Much of the economy’s weakness in the fourth quarter stemmed from a 0.5% decline in consumer spending--especially on new cars, the sales of which declined somewhat after a burst of growth in September--and a 3% drop in business investment.

Lower Business Spending

“Business spending on capital goods was obviously very depressed by tax reform, bad conditions in the ‘Oil Patch’ and high vacancy rates in office buildings,” Kellner said. “That was the biggest surprise. We didn’t think business spending would drop as much as it did.”

Clarence Brown, deputy secretary of commerce, said that the 1986 growth rate was held down by several factors: lagging exports, sagging investment in the energy sector and declining farm production.
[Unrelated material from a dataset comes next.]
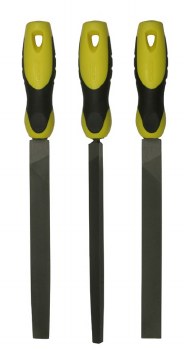 Stanley 3 Pieces File Set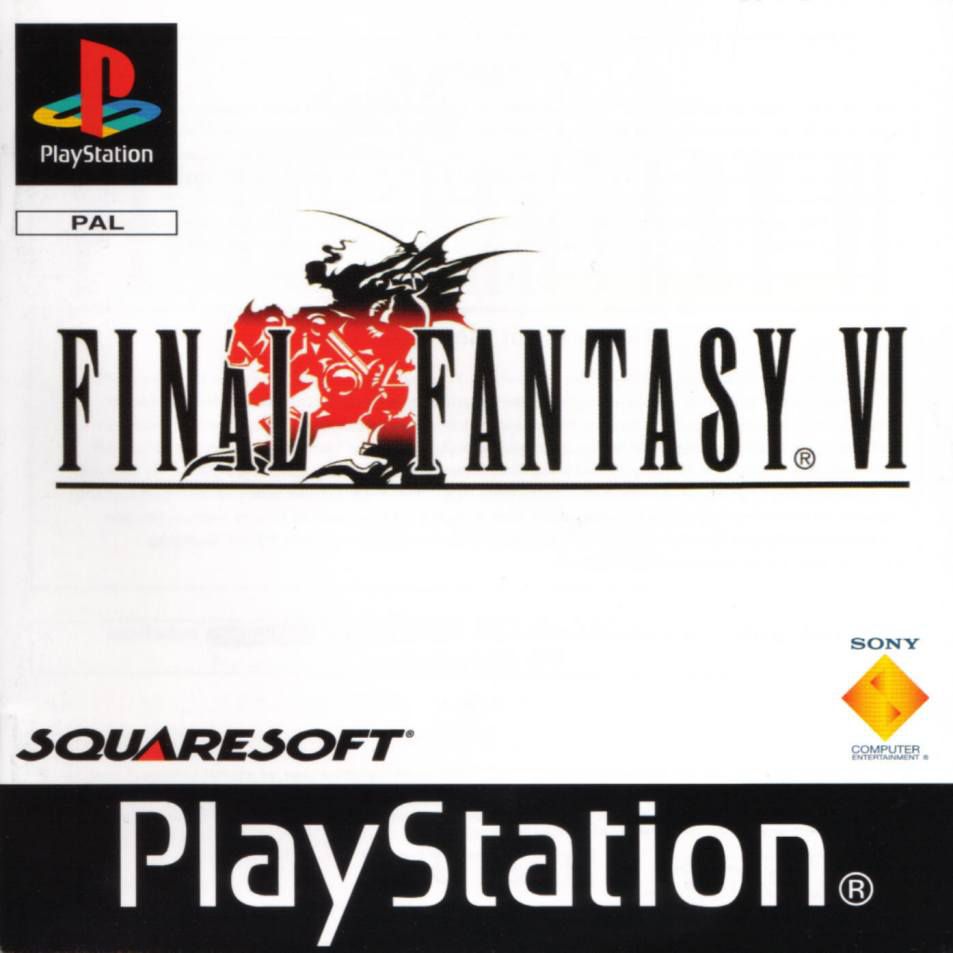 Final Fantasy VI ps3 psn - Donattelo Psn Games - Gift Card PSN, Jogo de PS3,  PS4 e PS5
However, Brown added, when such factors as lower inflation, reduced interest rates and higher employment are taken into consideration, “the score card for the U.S. economy after four years of uninterrupted expansion is pretty good.”

Low Inflation

The rosiest news in Thursday’s report was that inflation, as measured by a price index tied to the GNP, turned in its best performance since 1967. The so-called GNP deflator rose just 2.5% in 1986, largely because a dramatic plunge in oil prices kept the lid on costs. Another, more widely cited, inflation rate--measured by the consumer price index--was up only 1.1% in 1986, the government announced Wednesday.